Posted by Fredrik Erixon at 2010-05-28 15:42 |

Busting some myths…

Many silly things are being said these days about Germany and its relation to the euro, also by usually levelheaded people. One view, which I am hearing increasingly often, is that Germany will or should leave the euro. It is an incredibly silly view. No country, including Germany, can leave the Eurozone without a significant cost. But the Eurozone has not given the sort of boost to German exports that many people, including Commission chief Barroso, is now suggesting.  

The argument is that Germany has benefitted from the Eurozone through a depreciated currency – that is, the Deutsche mark would have fetch a higher fx rate, which would have depressed German export. Hence, the effect of the euro participation by Greeks, Italians and other Club Med countries was to boost German export – often at their own expense.

The same view has been echoed by French finance minister, Christine Lagarde, and others when they have lambasted German export prowess for causing internal Eurozone imbalances. This view fails on two accounts.   

The euro and German export

Firstly, in the years up to the crisis German trade grew faster despite the appreciation of the euro against the dollar and a host of other key currencies. The table below demonstrates in simple terms what I mean. As the euro went up (it appreciated by almost 40 percent against the dollar between 2002 and 2007) the trend of German export remained high and above historic trend. The share of Germany’s export that goes to other Eurozone countries also declined with increased speed, exposing Germany to greater sensitivity for nominal exchange rates. Of course, this chart does not prove that export grows faster with an appreciated currency; it only demonstrates that nominal exchange rate fluctuations don’t drive trade.

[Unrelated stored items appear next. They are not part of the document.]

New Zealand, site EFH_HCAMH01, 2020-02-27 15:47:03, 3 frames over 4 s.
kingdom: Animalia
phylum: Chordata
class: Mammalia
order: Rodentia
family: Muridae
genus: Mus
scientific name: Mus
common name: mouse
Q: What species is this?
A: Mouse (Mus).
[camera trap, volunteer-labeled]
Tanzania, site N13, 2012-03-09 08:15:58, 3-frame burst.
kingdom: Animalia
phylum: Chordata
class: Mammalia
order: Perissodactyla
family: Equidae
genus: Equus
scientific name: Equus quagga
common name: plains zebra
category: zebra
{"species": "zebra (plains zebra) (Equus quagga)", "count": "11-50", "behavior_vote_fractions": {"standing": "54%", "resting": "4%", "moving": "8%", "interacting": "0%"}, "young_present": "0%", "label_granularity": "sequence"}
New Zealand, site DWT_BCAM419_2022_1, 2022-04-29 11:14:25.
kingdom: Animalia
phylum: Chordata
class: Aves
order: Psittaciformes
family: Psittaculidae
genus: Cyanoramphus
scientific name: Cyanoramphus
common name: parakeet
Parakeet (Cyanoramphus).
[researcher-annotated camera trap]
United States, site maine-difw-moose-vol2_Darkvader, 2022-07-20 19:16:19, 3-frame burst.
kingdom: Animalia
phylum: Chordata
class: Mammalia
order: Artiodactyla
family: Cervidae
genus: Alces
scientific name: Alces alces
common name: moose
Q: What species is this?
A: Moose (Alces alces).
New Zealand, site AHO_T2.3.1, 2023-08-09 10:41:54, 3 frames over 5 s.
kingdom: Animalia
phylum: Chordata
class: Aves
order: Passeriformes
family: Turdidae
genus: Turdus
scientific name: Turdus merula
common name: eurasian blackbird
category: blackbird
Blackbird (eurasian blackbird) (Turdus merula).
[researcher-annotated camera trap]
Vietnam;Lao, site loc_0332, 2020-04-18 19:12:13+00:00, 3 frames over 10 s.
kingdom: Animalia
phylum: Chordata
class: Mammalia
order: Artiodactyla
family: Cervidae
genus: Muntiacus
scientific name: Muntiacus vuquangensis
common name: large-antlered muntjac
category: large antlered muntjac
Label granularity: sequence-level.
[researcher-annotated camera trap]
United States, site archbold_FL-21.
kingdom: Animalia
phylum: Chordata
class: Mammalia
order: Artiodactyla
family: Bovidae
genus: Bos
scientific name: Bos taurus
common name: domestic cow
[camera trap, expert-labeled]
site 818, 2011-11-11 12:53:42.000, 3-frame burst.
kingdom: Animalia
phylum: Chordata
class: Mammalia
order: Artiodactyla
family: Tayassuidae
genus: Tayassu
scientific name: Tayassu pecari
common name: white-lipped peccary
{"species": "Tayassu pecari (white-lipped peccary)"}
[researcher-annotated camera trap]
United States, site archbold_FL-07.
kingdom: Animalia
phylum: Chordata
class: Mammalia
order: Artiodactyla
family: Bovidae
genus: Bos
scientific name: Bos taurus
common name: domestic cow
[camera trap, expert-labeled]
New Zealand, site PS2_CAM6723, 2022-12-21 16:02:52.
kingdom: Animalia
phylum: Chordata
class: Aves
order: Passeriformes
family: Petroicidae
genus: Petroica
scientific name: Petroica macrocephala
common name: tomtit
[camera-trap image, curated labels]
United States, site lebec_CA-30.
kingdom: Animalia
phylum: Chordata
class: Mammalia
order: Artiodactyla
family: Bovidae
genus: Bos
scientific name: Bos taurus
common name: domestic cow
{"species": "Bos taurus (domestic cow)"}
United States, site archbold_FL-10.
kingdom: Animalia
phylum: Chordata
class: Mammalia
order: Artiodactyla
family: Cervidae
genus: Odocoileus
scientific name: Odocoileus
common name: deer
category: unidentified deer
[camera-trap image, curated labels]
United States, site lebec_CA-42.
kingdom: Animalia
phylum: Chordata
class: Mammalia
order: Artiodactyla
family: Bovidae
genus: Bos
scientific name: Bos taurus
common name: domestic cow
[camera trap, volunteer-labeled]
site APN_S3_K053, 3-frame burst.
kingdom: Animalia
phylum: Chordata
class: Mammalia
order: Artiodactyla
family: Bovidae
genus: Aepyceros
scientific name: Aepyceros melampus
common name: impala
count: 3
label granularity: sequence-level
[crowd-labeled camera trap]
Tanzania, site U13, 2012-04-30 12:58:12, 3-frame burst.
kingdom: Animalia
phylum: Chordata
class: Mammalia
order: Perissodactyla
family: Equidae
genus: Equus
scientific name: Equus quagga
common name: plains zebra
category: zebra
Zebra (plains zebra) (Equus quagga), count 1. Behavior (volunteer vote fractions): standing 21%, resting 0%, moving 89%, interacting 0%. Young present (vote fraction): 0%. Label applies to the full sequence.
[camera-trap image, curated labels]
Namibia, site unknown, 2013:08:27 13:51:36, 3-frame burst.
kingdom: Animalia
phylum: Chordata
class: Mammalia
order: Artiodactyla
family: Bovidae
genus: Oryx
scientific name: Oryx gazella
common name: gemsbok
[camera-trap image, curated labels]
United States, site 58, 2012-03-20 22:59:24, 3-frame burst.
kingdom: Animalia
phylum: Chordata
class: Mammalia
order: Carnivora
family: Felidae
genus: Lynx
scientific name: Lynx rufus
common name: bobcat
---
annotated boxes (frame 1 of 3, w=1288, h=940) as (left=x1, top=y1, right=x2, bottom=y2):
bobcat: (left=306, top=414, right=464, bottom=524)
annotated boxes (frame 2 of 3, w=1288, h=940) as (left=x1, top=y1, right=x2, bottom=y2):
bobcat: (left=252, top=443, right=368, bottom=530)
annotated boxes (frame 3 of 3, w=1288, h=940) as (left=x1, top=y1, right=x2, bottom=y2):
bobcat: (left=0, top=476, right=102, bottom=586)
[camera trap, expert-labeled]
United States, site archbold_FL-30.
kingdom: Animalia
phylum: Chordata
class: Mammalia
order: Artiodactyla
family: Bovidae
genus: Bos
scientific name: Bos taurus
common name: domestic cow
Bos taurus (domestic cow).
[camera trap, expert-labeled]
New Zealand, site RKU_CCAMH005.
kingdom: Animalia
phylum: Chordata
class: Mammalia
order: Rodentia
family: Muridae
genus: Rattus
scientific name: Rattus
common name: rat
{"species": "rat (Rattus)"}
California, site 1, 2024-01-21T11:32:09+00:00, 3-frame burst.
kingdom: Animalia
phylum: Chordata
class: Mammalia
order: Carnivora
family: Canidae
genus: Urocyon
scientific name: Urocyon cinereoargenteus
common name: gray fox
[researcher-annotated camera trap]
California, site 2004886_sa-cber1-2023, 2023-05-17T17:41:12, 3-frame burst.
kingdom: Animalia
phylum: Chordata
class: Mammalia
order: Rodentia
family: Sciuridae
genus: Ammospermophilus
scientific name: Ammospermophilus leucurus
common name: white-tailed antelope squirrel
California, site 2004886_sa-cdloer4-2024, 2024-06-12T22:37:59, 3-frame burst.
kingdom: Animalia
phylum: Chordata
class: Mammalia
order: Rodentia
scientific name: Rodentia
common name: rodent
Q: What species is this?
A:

Secondly, as most economists should know, the nominal exchange rate is not a good indicator of trade volume growth. With a real effective exchange rate approach, taking account of price-level differences, one gets better indicators of competitiveness. The table below shows the unit labour costs for selected countries since the introduction of the euro. It also shows why German has a booming export sector and why Greece has not.